You can use the following functionality to monitor the status of all services except cold storage and agent:
Viewing Victoria Metrics alerts
Users with the General administrator role can configure thresholds for KUMA services, and if a specified threshold is exceeded, the following changes take place:
Green means the service is running and accessible from the Core server.
Red means the service is not running or is not accessible from the Core server.
Yellow is the status that applies to all services except the agent. The yellow status means that the service is running, but there are errors in the service log, or there are alerts for the service from Victoria Metrics. You can view the error message by hovering the mouse cursor over the status of the service in the Active services section.
Purple is the status that is applied to running services whose configuration file in the database has changed, but that have no other errors. If a service has an incorrect configuration file and has errors, for example, from Victoria Metrics, status of the service is yellow.
Gray means that if a deleted tenant had a running service that is still running, that service is displayed with a gray status on the Active services page.

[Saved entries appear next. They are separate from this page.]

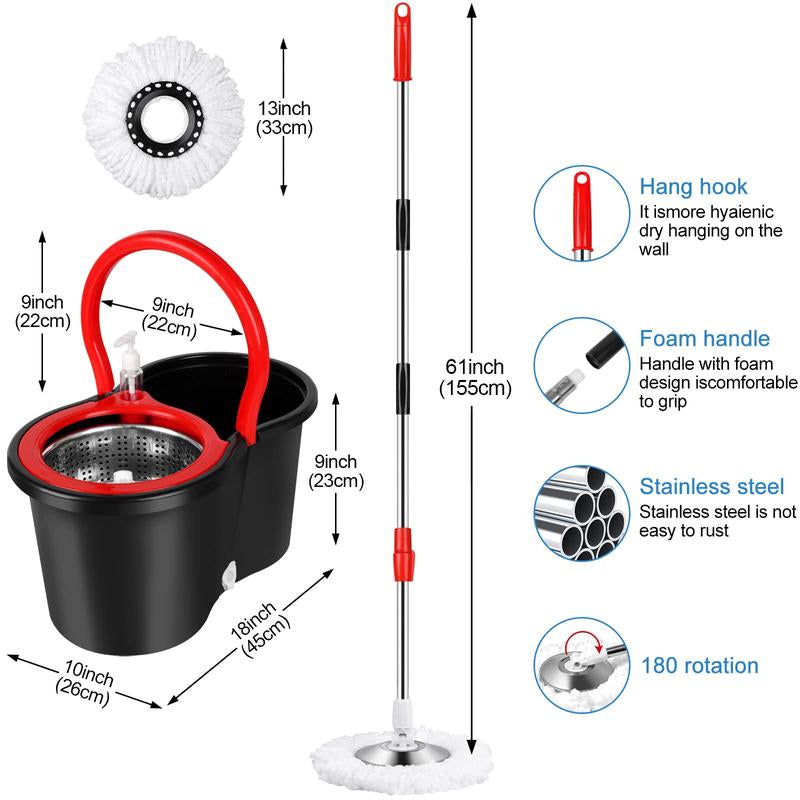 13inch
(33cm)

9inch
(22cm)

9inch
(22cm)

9inch
(23cm)

18inch
(45cm)

10inch
(26cm)

61inch
(155cm)

Hang hook
It ismore hyaienic dry hanging on the wall

Foam handle
Handle with foam design iscomfortable to grip

Stainless steel
Stainless steel is not easy to rust

180 rotation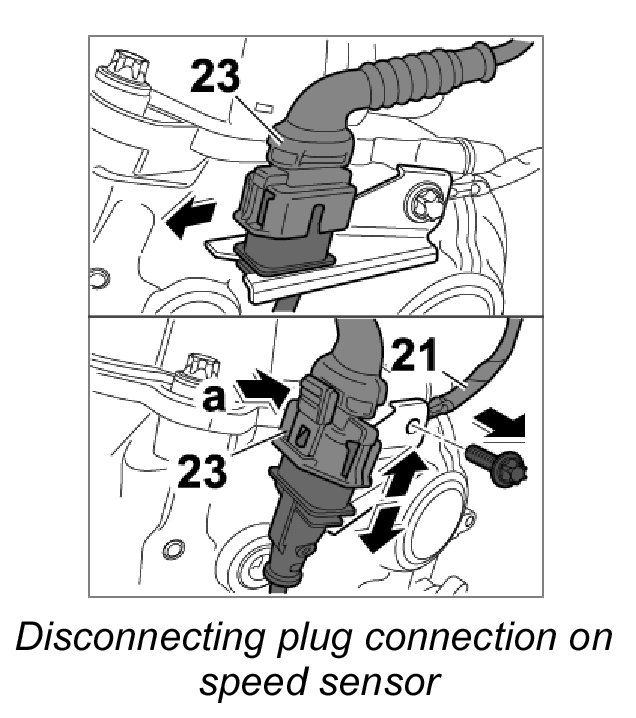 23

21

a

23

Disconnecting plug connection on speed sensor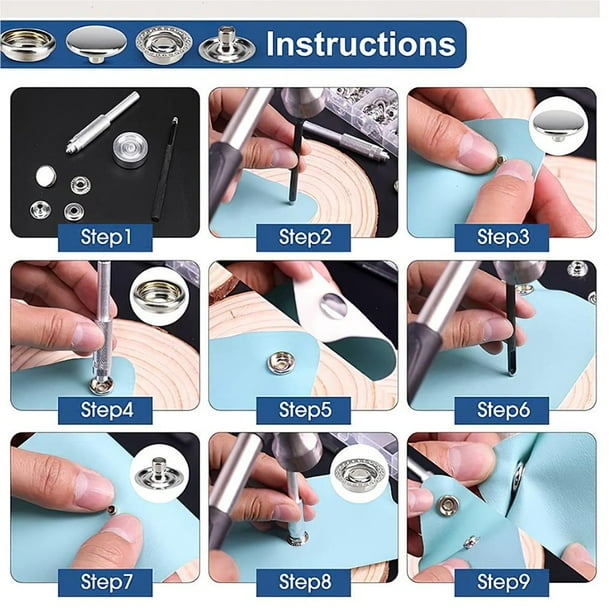 Instructions

Step1

Step2

Step3

Step4

Step5

Step6

Step7

Step8

Step9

Services with the gray status are kept when you delete the tenant to let you copy the ID and remove services on your servers. Only the General administrator can delete services with the gray status. When a tenant is deleted, the services of that tenant are assigned to the Main tenant.
The following examples show how to monitor service status.
If the collector service has a yellow status in the Active services section and you see the Enrichment errors increasing message, you can:
Go to Metrics → <service type> → <service name> → Enrichment → Errors section of KUMA for the service with the yellow status, find out which enrichment is causing errors, and view the chart to find out when the problem started and how it evolved.
The likely cause of the enrichment errors may be DNS server unavailability or CyberTrace enrichment errors, therefore you can check your DNS or CyberTrace connection settings.
If the collector service has a yellow status in the Active services section and you see the Output Event Loss increasing message, you can:
Go to the Metrics → <service type> → <service name> → IO → Output Event Loss section of KUMA for the service with the yellow status and view the chart to find out when the problem started and how it evolved.
The likely cause of the enrichment errors may be a buffer overflow or unavailability of destination, therefore you can check the availability and the connection of the destination or find out why the buffer capacity is exceeded.
Configuring service monitoring
To configure the services:
In the KUMA web console, go to the Settings → Service monitoring section.
KUMA monitors the status of services in accordance with the specified parameters.
In the Active services section, you can filter services by statuses or enter a word from the error text, for example, "QPS" or "buffer", in the search field and press ENTER. This results in a list of services with errors. Special characters ", },{, are not allowed in the search string and will produce irrelevant results.
Disabling service monitoring
To disable service monitoring:
In the KUMA web console, go to the Settings → Service monitoring section.
If you want to disable service monitoring only for collectors, in the Service monitoring. Thresholds setting window, under Collectors, select the Disable connector errors check box.
This disables only the analysis of the Connector errors metric for collectors.
If you want to disable monitoring for all services, in the Service monitoring. Thresholds setting window, select the Disable check box.
KUMA service monitoring is disabled, and services do not get the yellow status.